# WORK TO COMPLETE
Swap "chair armrest" for "seat armrest" in everything from the line containing "Taking a look" down to the line containing "117 centimetres", and return those lines with nothing else changed. Leave out the pictures.

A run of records
###
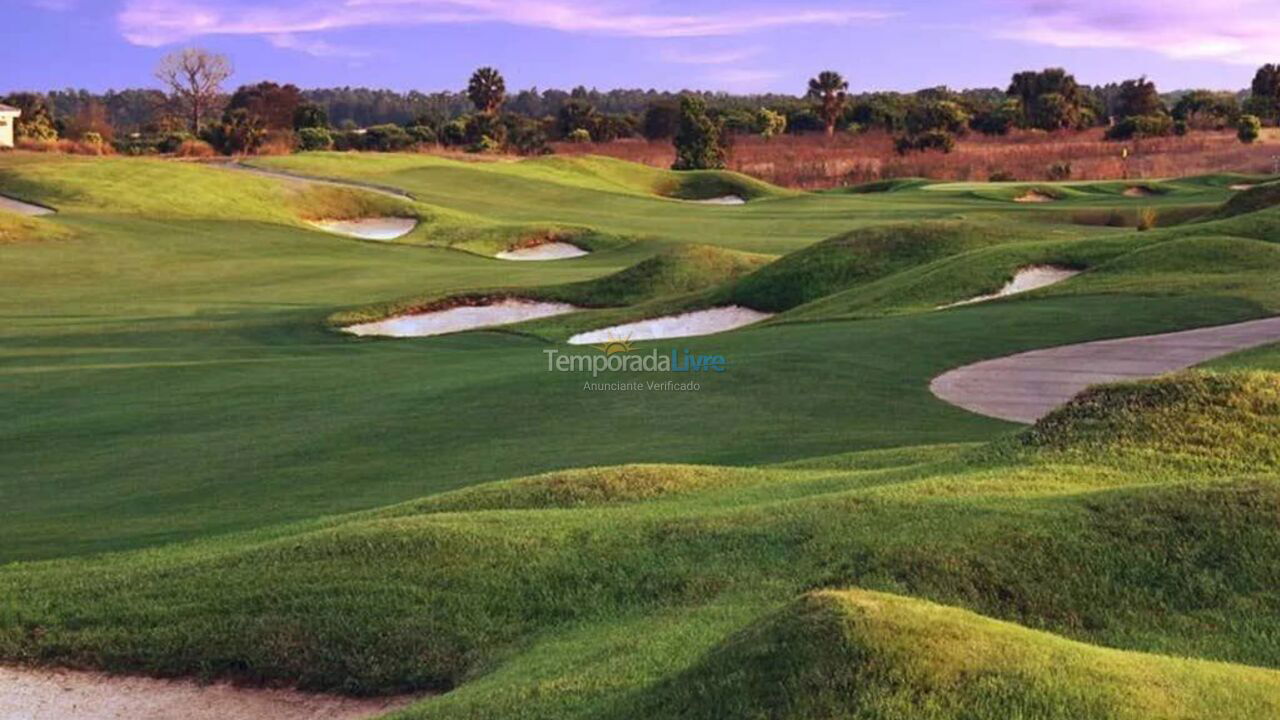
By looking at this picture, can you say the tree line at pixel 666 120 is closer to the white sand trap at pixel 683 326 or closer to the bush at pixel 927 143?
the bush at pixel 927 143

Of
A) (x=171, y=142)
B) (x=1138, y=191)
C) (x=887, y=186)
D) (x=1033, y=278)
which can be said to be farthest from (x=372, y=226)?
(x=171, y=142)

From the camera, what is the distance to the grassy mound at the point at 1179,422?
9.82 metres

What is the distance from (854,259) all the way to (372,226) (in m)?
27.4

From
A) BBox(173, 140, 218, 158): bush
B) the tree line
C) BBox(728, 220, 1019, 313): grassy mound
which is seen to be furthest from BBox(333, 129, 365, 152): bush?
BBox(728, 220, 1019, 313): grassy mound

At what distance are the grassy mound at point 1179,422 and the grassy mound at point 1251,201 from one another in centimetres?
2414

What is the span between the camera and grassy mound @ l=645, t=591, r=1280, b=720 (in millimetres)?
4977

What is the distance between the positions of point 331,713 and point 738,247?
126 feet

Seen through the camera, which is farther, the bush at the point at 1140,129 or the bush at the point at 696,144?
the bush at the point at 1140,129

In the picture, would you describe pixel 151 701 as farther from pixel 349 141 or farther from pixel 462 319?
pixel 349 141

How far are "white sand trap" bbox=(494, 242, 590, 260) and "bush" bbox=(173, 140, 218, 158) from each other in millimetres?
33369

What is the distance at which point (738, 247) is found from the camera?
149ft

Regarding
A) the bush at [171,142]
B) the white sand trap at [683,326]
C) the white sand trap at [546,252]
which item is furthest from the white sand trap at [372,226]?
the bush at [171,142]

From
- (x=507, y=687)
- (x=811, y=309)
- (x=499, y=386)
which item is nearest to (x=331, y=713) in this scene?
(x=507, y=687)

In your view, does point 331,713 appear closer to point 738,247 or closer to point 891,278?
point 891,278
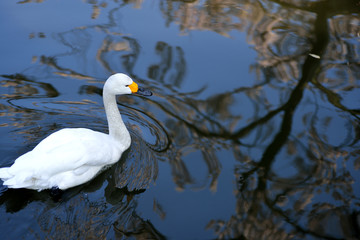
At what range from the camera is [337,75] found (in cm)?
656

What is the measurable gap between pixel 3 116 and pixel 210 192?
8.90 feet

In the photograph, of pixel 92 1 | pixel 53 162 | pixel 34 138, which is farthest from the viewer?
pixel 92 1

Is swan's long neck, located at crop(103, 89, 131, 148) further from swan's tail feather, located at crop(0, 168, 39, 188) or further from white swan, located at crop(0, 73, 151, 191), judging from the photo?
swan's tail feather, located at crop(0, 168, 39, 188)

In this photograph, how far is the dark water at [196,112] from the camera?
4207 millimetres

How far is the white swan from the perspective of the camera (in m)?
4.12

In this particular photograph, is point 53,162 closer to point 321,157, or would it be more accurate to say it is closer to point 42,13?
point 321,157

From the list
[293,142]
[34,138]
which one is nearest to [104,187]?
[34,138]

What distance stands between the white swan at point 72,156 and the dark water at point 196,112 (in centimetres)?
17

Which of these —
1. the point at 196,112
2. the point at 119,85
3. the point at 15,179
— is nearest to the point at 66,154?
the point at 15,179

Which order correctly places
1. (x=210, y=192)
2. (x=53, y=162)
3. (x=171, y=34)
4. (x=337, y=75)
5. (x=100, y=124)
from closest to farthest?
(x=53, y=162) → (x=210, y=192) → (x=100, y=124) → (x=337, y=75) → (x=171, y=34)

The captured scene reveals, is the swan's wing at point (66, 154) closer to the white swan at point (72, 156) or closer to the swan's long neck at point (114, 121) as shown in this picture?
the white swan at point (72, 156)

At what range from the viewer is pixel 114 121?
4.95 metres

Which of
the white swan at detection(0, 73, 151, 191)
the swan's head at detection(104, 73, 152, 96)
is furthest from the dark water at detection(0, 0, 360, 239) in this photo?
the swan's head at detection(104, 73, 152, 96)

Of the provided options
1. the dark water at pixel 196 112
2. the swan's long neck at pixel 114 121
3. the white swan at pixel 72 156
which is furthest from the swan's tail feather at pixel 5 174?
A: the swan's long neck at pixel 114 121
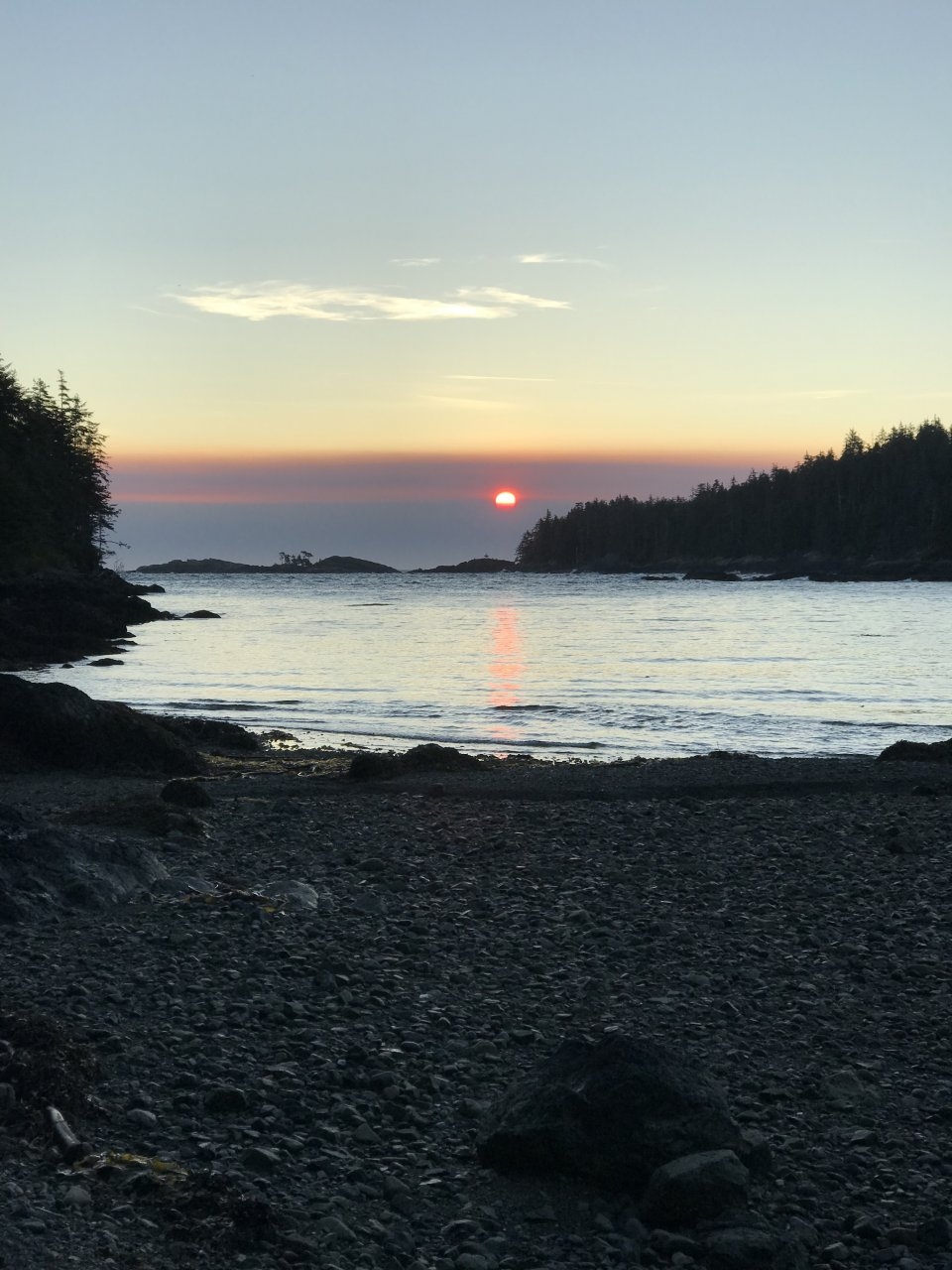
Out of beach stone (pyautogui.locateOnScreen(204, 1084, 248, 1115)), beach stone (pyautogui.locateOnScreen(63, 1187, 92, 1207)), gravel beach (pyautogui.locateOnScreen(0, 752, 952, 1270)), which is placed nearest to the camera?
beach stone (pyautogui.locateOnScreen(63, 1187, 92, 1207))

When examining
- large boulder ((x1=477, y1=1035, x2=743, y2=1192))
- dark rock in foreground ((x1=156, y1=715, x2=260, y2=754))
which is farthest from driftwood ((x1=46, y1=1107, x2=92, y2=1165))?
dark rock in foreground ((x1=156, y1=715, x2=260, y2=754))

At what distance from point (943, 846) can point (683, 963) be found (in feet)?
17.1

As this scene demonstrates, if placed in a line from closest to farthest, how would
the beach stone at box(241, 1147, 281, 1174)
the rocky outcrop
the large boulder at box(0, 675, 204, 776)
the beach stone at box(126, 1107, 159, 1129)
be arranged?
the beach stone at box(241, 1147, 281, 1174)
the beach stone at box(126, 1107, 159, 1129)
the large boulder at box(0, 675, 204, 776)
the rocky outcrop

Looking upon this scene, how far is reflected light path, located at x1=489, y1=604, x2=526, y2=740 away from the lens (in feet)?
89.5

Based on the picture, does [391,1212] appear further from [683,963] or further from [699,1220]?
[683,963]

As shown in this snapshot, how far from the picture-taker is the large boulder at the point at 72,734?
18141mm

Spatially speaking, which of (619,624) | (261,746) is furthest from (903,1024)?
(619,624)

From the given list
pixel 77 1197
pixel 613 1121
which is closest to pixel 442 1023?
pixel 613 1121

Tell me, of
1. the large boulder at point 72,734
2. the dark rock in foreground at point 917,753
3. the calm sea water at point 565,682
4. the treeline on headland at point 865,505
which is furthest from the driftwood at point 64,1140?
the treeline on headland at point 865,505

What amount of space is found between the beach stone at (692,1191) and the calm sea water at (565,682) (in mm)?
17399

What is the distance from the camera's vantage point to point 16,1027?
20.4ft

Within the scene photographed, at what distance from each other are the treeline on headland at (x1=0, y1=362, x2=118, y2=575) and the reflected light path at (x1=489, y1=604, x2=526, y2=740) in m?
27.3

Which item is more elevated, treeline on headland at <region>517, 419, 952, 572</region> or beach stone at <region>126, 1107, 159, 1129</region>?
treeline on headland at <region>517, 419, 952, 572</region>

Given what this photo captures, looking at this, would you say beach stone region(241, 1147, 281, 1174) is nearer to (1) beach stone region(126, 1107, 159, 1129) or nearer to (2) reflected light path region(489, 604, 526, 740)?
(1) beach stone region(126, 1107, 159, 1129)
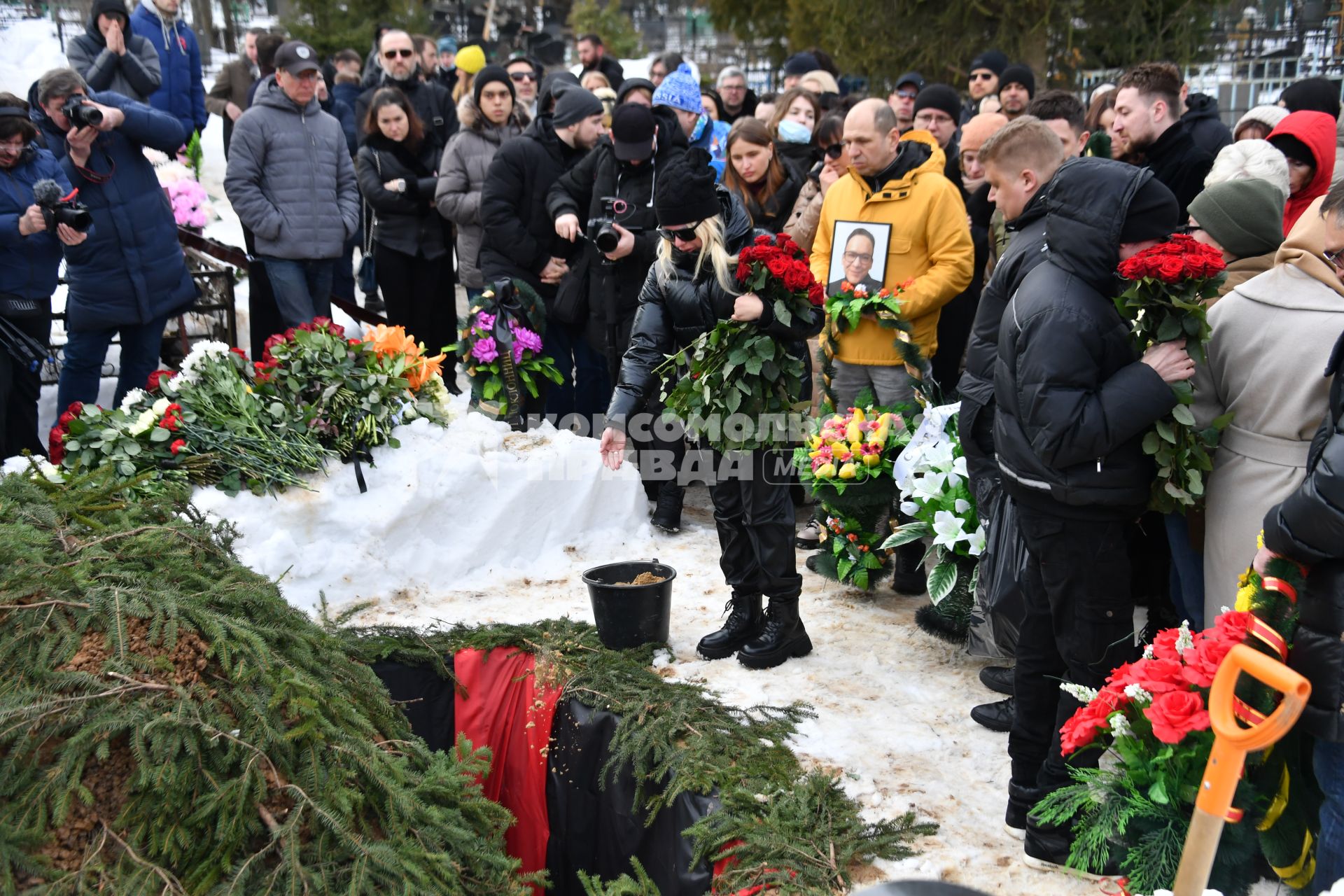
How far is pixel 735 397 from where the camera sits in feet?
13.5

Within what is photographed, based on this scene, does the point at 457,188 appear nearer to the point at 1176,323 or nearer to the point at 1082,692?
the point at 1176,323

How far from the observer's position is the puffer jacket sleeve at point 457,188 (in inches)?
269

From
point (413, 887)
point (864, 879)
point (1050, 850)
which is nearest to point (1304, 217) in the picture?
point (1050, 850)

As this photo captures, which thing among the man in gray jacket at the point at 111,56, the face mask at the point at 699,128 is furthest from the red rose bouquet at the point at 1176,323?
the man in gray jacket at the point at 111,56

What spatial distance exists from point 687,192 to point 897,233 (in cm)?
144

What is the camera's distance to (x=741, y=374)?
4.14 metres

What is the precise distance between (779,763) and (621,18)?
2415 centimetres

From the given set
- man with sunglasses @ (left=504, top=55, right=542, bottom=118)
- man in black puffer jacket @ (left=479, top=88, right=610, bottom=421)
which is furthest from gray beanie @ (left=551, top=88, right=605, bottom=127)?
man with sunglasses @ (left=504, top=55, right=542, bottom=118)

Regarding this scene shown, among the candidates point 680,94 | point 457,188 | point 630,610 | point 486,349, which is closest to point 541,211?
point 457,188

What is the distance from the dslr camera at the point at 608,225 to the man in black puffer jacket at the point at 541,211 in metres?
0.54

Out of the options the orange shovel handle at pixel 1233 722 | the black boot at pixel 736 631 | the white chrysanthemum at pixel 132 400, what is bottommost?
the black boot at pixel 736 631

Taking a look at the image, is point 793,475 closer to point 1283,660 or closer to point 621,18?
point 1283,660

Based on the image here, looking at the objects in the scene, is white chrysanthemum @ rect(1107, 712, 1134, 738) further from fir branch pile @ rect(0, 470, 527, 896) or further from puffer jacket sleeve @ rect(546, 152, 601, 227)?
puffer jacket sleeve @ rect(546, 152, 601, 227)

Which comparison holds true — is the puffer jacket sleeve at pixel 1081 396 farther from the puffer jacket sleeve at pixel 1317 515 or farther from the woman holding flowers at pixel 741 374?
the woman holding flowers at pixel 741 374
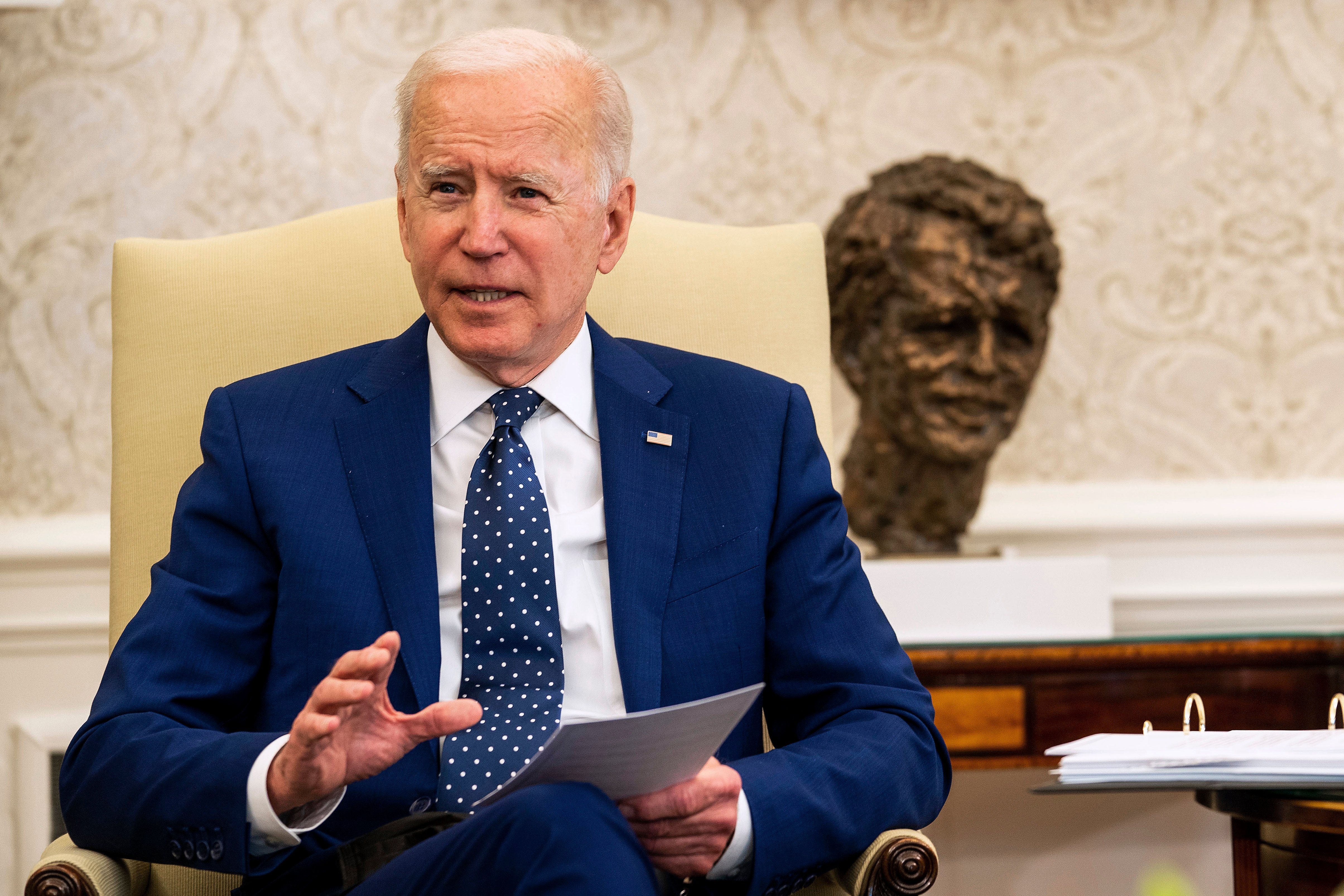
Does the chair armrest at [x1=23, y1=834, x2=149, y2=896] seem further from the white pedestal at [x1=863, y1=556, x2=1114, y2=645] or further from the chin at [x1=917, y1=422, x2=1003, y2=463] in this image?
the chin at [x1=917, y1=422, x2=1003, y2=463]

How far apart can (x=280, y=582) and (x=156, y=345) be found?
475 millimetres

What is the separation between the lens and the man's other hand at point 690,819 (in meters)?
1.16


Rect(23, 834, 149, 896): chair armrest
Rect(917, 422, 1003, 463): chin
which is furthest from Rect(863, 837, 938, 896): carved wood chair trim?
Rect(917, 422, 1003, 463): chin

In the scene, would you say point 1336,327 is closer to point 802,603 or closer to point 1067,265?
point 1067,265

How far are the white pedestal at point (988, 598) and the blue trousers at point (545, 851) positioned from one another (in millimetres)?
1029

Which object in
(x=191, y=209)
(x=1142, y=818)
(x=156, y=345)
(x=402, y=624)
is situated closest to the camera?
(x=402, y=624)

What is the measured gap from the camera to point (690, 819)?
117 centimetres

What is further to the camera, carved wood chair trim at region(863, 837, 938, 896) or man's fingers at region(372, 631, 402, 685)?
carved wood chair trim at region(863, 837, 938, 896)

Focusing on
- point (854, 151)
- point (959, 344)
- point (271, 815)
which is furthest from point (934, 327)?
point (271, 815)

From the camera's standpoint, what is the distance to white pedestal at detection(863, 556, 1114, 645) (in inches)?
79.3

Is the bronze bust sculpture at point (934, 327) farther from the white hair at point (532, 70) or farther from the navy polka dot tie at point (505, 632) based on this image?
the navy polka dot tie at point (505, 632)

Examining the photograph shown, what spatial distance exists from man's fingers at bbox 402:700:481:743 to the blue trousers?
7cm

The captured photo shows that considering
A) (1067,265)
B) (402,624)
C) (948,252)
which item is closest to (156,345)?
(402,624)

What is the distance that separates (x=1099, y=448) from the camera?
251 centimetres
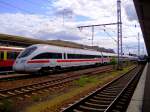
###
# TASK ANSWER
Taking a look at the image, is point 793,475 closer to point 1283,660 or closer to point 621,18?
point 1283,660

Based on the image here, looking at the objects in the scene, is white chrysanthemum @ rect(1107, 712, 1134, 738) further from fir branch pile @ rect(0, 470, 527, 896) or further from puffer jacket sleeve @ rect(546, 152, 601, 227)?
puffer jacket sleeve @ rect(546, 152, 601, 227)

Which comparison holds true — is the puffer jacket sleeve at pixel 1081 396 farther from the puffer jacket sleeve at pixel 1317 515 or farther from the woman holding flowers at pixel 741 374?
the woman holding flowers at pixel 741 374
Does the seat armrest at [x1=23, y1=834, x2=149, y2=896] seem further from the white pedestal at [x1=863, y1=556, x2=1114, y2=645] or further from the chin at [x1=917, y1=422, x2=1003, y2=463] in this image?
the chin at [x1=917, y1=422, x2=1003, y2=463]

How far apart can (x=280, y=582) and (x=156, y=345) be found?
475 millimetres

What is the separation between the lens and the man's other hand at point 690,819 (in meters)?
1.16


Rect(23, 834, 149, 896): seat armrest
Rect(917, 422, 1003, 463): chin
which is furthest from Rect(863, 837, 938, 896): carved wood chair trim?
Rect(917, 422, 1003, 463): chin

In the scene, would you say point 1336,327 is closer to point 802,603 or closer to point 1067,265?
point 1067,265

How far are the white pedestal at point (988, 598) and the blue trousers at point (545, 851) positioned from one another (in millimetres)?
1029

Which object in
(x=191, y=209)
(x=1142, y=818)
(x=156, y=345)
(x=402, y=624)
is situated closest to the camera?
(x=402, y=624)

What is the measured gap from the camera to point (690, 819)?
117 centimetres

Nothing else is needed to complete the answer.